In deciding the question this Court considered earlier cases
which dealt with similar question and held:-

“As has been stated, the charge in the
present case related to the commission
of the offence of unlawful assembly by
the appellant along with the other named
four coaccused, and with no other
person. The trial in fact went on that
basis throughout. There was also no
direct or circumstantial evidence to
show that the offence was committed by
the appellant along with any other
unnamed person. So when the other four
coaccused have been given the benefit of
doubt and have been acquitted, it would
not be permissible to take the view that
there must have been some other person
along with the appellant Maina Singh in
causing the injuries to the deceased. It
was as such not permissible to invoke
Section 149 or Section 34 IPC. Maina
Singh would accordingly be responsible
for the offence, if any, which could be
shown to have been committed by him
without regard to the participation of
others.”

In Harshad Singh vs. State of Gujarat 1977 Criminal Law
Journal 352, a three Judge Bench of this Court observed, in
negativing a submission of the appellant therein that since
three out of the four accused had secured acquittal the
invocation of Section 34 IPC was impermissible, as under:-

“The flaw in this submission is obvious.
The Courts have given the benefit of
doubt of identity but have not held that
there was only one assailant in the
criminal attack. The proposition is
plain that even if some out of several
accused are acquitted but the
participation presence of a plurality of
assailants is proved, the conjoint
culpability for the crime is
inescapable. Not that the story of more
than one person having attacked the
victim is false, but that the identity
of the absolved accused is not firmly
fixed as criminal participants.
Therefore, it follows that such of them,
even if the number dwindled to one, as
are shown by sure evidence to have
knifed the deceased, deserve to be
convicted for the principal offence read
with the constructive provision.”

(emphasis supplied)
When a similar question again came up consideration in
Piara Singh vs. State of Punjab (1980) 2 SCC 401 this Court,
quoted with approval Maina Singh’s case (supra) and applying
the principle laid down therein in the facts of the case
presented before it observed as under:-

The position as it stands on the face of
the prosecution case as disclosed in
the Court is that only five named and
known persons including Piara Singh
participated in the murderous assault on
the deceased of which four have been
acquitted which would lead to the
natural presumption that the other four
accused persons were not there. In these
circumstances, therefore, the conclusion
is inescapable that Piara Singh alone
cannot be convicted under Section 302
with the aid of Section 34. The
appellant, Piara Singh would only be
liable for the individual act which he
may have committed in respect of the
assault on the deceased.”

Judged in the context of the principles of law laid
down in the cases referred to above the conclusion is
inevitable that the appellant before us cannot be convicted
under Section 302 IPC, even with the aid of Section 34 IPC,
as the prosecution laid evidence to prove that only the
three arraigned persons, were responsible for the murder and
the acquittal is not based on the ground of mistaken
identity. The appellant would therefore be liable for his
individual act only. which unmistakably makes out, in view
of the weapon used by him and the nature of injuries caused
an offence under Section 326 IPC. Since the gun used by the
appellant was an unlicensed one his conviction under Section
25 of the Arms Act has got to be upheld also.

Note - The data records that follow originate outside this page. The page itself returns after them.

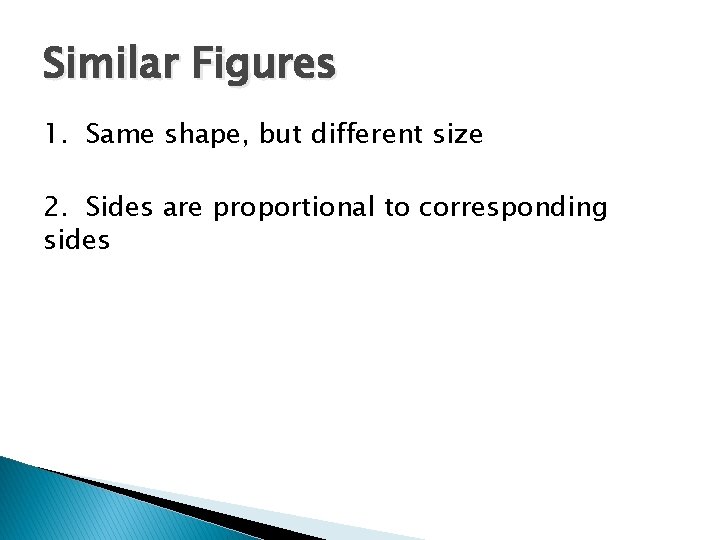 Similar Figures

1. Same shape, but different size

2. Sides are proportional to corresponding sides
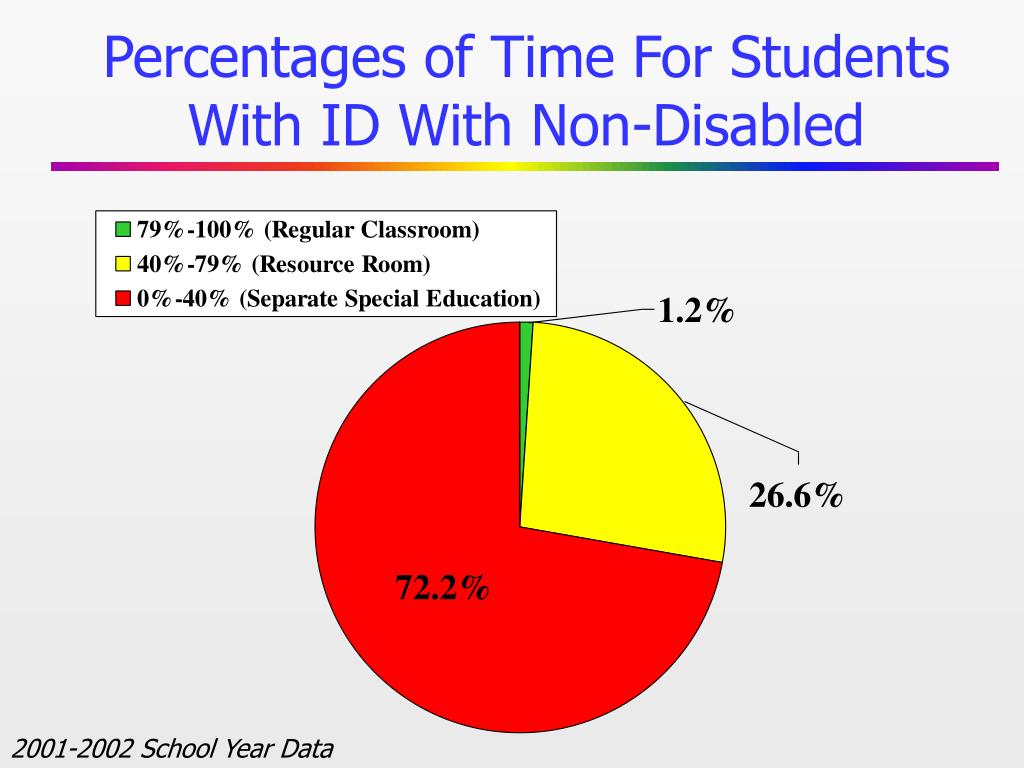 Percentages of Time For Students With ID With Non-Disabled

79%-100% (Regular Classroom)
40%-79% (Resource Room)
0%-40% (Separate Special Education)

1.2%

26.6%

72.2%

2001-2002 School Year Data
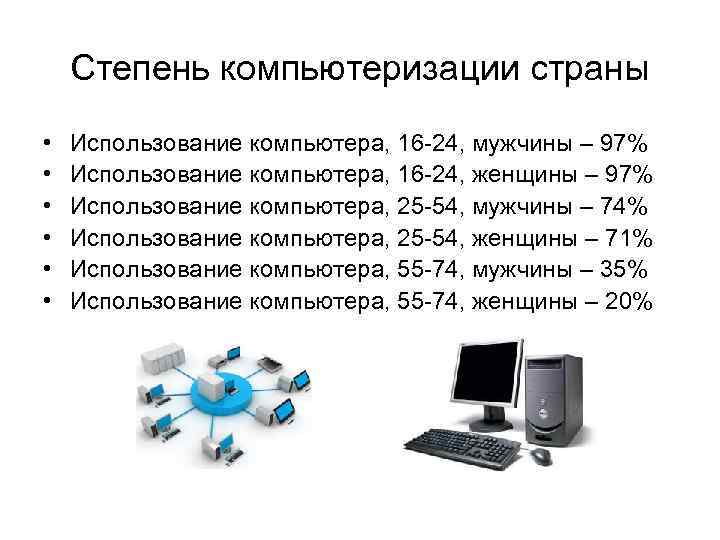 Степень компьютеризации страны

• Использование компьютера, 16-24, мужчины – 97%
• Использование компьютера, 16-24, женщины – 97%
• Использование компьютера, 25-54, мужчины – 74%
• Использование компьютера, 25-54, женщины – 71%
• Использование компьютера, 55-74, мужчины – 35%
• Использование компьютера, 55-74, женщины – 20%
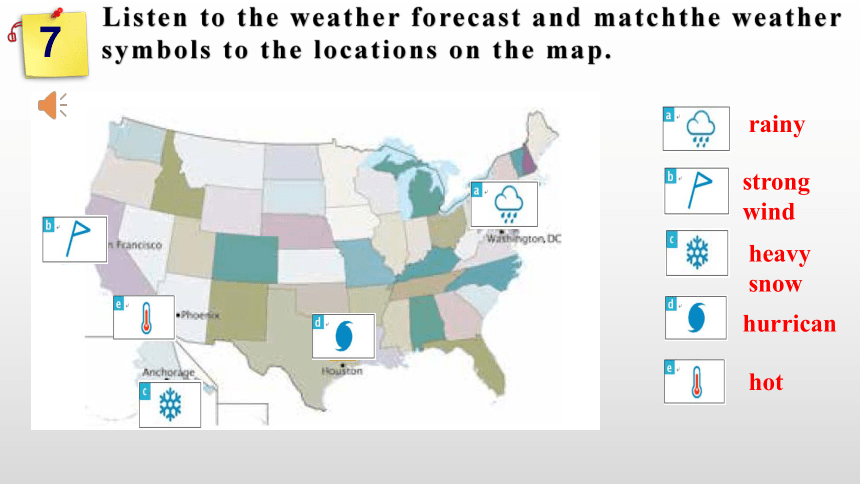 7

Listen to the weather forecast and matchthe weather symbols to the locations on the map.

a
b
n Francisco
Washington, DC
e
Phoenix
d
Houston
Anchorage
c

a rainy
b strong wind
c heavy snow
d hurrican
e hot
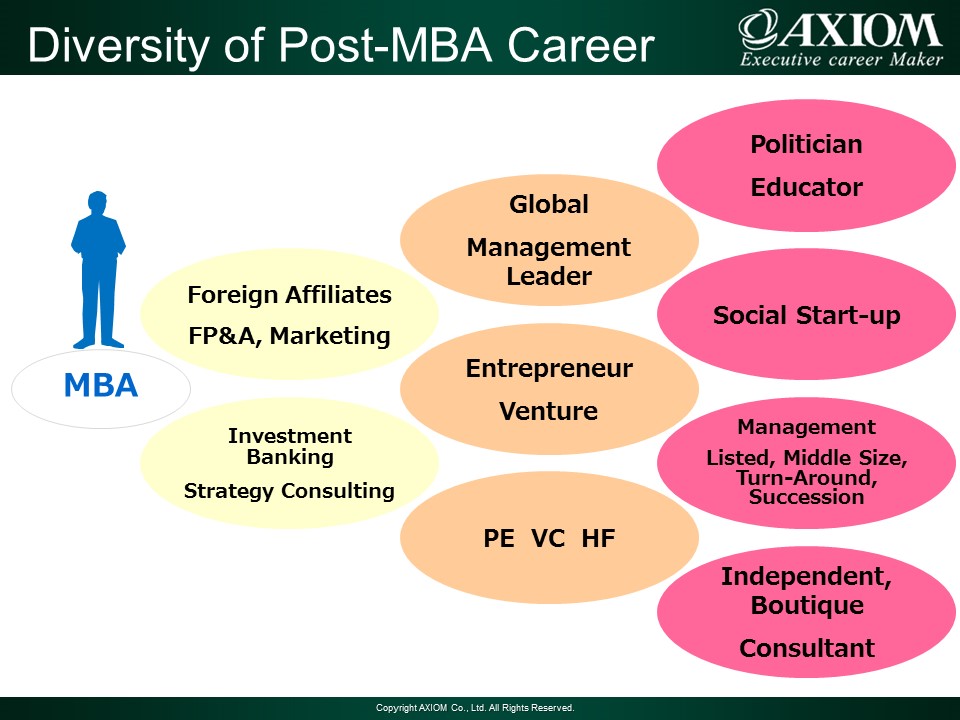 Diversity of Post-MBA Career

AXIOM
Executive career Maker

MBA

Foreign Affiliates
FP&A, Marketing

Investment Banking
Strategy Consulting

Global
Management Leader

Entrepreneur
Venture

PE VC HF

Politician
Educator

Social Start-up

Management
Listed, Middle Size, Turn-Around, Succession

Independent, Boutique
Consultant

Copyright AXIOM Co., Ltd. All Rights Reserved.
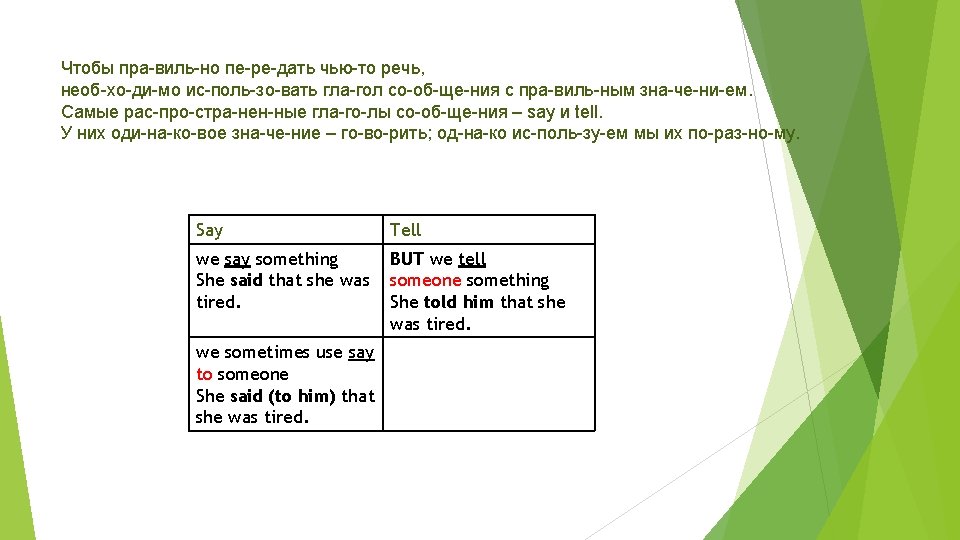 Чтобы пра-виль-но пе-ре-дать чью-то речь,
необ-хо-ди-мо ис-поль-зо-вать гла-гол со-об-ще-ния с пра-виль-ным зна-че-ни-ем.
Самые рас-про-стра-нен-ные гла-го-лы со-об-ще-ния – say и tell.
У них оди-на-ко-вое зна-че-ние – го-во-рить; од-на-ко ис-поль-зу-ем мы их по-раз-но-му.

| Say | Tell |
|---|---|
| we say something She said that she was tired. | BUT we tell someone something She told him that she was tired. |
| we sometimes use say to someone She said (to him) that she was tired. | |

For the foregoing discussion we set aside the
conviction of the appellant under Section 302 IPC and
convict him under Section 326 IPC. Considering the fact that
since the offence as committed more than 11 years have
elapsed, we sentence him to suffer rigorous imprisonment for
seven years for the above conviction. The conviction and
sentence imposed upon him under Section 25 of the Arms Act
are maintained. Both the sentences will run concurrently,
The appellant, who is on bail will, now surrender to his
bail bond to serve out the sentence now imposed upon him.